What the exercise asks:
Starting at the line containing "By how much" and ending at the end of the records, reproduce those lines, changing "foliage" to "greenery" and leaving everything else the same.

--- start of Records to use ---

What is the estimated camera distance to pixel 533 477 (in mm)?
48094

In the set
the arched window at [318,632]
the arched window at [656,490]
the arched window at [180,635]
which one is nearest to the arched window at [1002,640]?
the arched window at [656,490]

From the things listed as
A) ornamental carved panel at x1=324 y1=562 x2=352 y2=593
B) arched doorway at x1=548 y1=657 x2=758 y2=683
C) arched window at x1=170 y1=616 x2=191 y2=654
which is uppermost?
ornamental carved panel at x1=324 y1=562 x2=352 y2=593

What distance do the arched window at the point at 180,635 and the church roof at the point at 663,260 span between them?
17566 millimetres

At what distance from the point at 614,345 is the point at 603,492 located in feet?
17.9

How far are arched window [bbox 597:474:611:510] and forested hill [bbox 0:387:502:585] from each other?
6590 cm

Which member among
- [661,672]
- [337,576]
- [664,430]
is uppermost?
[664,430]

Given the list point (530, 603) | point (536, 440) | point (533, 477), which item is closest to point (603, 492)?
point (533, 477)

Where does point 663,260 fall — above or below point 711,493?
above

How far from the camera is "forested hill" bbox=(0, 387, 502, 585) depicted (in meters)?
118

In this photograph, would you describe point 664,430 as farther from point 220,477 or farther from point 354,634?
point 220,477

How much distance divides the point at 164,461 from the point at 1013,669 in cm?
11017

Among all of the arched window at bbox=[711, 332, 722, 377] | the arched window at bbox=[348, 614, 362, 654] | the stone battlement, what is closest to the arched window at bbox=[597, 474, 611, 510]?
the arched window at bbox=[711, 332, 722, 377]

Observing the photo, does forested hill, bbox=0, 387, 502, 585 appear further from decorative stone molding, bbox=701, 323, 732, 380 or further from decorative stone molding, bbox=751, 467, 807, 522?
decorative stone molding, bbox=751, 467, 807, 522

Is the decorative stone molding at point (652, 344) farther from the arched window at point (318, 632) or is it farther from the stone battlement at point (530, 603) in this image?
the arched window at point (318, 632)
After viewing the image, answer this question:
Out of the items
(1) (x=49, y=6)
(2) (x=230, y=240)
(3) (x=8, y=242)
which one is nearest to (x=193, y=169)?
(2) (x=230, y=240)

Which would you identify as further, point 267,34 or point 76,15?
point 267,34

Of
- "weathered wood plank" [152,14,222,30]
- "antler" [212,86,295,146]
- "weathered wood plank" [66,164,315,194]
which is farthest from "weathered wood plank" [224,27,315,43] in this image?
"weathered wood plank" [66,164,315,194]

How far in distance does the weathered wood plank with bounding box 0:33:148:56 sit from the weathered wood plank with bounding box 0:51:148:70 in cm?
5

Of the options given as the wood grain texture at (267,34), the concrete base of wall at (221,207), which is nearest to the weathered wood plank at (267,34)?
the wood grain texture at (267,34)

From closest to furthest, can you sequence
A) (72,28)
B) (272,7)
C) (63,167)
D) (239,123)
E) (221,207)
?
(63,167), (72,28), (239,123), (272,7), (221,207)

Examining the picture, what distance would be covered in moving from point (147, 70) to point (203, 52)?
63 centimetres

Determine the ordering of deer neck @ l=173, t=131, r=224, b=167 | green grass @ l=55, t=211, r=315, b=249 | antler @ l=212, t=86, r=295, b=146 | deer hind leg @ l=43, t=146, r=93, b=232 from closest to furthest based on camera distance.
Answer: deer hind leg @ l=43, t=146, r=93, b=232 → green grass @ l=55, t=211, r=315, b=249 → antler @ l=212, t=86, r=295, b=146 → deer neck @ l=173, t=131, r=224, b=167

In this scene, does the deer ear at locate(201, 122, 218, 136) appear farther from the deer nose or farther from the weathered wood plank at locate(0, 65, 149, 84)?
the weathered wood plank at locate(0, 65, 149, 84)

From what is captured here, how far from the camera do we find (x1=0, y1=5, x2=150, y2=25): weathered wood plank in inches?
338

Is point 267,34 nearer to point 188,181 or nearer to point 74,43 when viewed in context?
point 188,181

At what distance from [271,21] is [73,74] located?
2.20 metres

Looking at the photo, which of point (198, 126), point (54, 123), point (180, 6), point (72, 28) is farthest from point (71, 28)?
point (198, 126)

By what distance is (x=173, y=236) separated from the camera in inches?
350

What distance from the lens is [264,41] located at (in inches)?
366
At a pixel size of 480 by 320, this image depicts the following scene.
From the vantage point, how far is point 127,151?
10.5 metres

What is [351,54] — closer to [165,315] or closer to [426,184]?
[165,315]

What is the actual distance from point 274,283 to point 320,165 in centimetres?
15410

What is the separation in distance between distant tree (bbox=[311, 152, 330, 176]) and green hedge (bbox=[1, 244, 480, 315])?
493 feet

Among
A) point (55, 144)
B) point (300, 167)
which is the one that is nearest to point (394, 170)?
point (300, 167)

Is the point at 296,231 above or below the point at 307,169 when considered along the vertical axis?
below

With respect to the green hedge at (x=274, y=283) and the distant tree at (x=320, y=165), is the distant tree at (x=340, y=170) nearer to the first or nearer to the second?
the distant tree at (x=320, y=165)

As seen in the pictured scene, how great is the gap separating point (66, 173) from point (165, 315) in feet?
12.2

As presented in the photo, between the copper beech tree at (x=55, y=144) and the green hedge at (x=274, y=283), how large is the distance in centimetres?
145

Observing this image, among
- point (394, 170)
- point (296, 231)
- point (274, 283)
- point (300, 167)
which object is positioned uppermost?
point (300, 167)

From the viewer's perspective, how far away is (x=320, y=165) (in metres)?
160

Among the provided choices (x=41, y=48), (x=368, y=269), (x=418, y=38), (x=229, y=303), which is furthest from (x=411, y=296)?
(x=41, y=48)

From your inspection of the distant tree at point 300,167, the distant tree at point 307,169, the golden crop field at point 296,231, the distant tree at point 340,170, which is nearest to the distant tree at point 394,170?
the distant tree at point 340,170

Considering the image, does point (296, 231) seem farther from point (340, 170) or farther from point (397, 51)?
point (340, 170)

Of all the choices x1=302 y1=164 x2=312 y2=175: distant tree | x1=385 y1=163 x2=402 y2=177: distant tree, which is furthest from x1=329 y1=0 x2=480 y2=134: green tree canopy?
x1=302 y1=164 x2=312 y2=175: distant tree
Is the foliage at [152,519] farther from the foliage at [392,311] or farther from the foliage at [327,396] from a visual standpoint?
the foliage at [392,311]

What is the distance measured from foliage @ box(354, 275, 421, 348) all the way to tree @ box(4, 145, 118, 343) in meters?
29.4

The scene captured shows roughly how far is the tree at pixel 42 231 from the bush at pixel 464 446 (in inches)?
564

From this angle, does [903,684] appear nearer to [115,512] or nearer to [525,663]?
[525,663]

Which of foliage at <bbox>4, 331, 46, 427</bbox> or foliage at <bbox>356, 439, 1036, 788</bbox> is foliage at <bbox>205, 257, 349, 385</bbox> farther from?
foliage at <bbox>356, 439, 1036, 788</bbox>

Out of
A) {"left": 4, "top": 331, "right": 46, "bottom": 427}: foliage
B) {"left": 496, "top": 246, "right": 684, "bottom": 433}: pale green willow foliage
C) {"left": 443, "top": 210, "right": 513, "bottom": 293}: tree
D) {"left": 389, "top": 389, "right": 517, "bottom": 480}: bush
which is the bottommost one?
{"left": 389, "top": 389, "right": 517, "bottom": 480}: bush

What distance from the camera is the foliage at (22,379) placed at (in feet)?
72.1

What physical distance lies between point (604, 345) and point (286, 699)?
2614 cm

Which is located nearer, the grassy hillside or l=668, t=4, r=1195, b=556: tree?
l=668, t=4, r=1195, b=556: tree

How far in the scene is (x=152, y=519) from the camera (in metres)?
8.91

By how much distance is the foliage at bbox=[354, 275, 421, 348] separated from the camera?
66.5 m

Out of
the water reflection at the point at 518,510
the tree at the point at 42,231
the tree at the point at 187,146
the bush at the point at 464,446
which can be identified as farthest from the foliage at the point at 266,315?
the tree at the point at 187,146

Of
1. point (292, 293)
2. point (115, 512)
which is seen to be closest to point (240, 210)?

--- end of Records to use ---

Output for this task:
By how much distance is the greenery at bbox=[354, 275, 421, 348] separated from the camera?
66.5 m

Out of
the water reflection at the point at 518,510
the tree at the point at 42,231
the tree at the point at 187,146
the bush at the point at 464,446
which can be identified as farthest from the greenery at the point at 266,315?
the tree at the point at 187,146

Of
1. point (292, 293)
2. point (115, 512)
which is seen to be closest to point (240, 210)?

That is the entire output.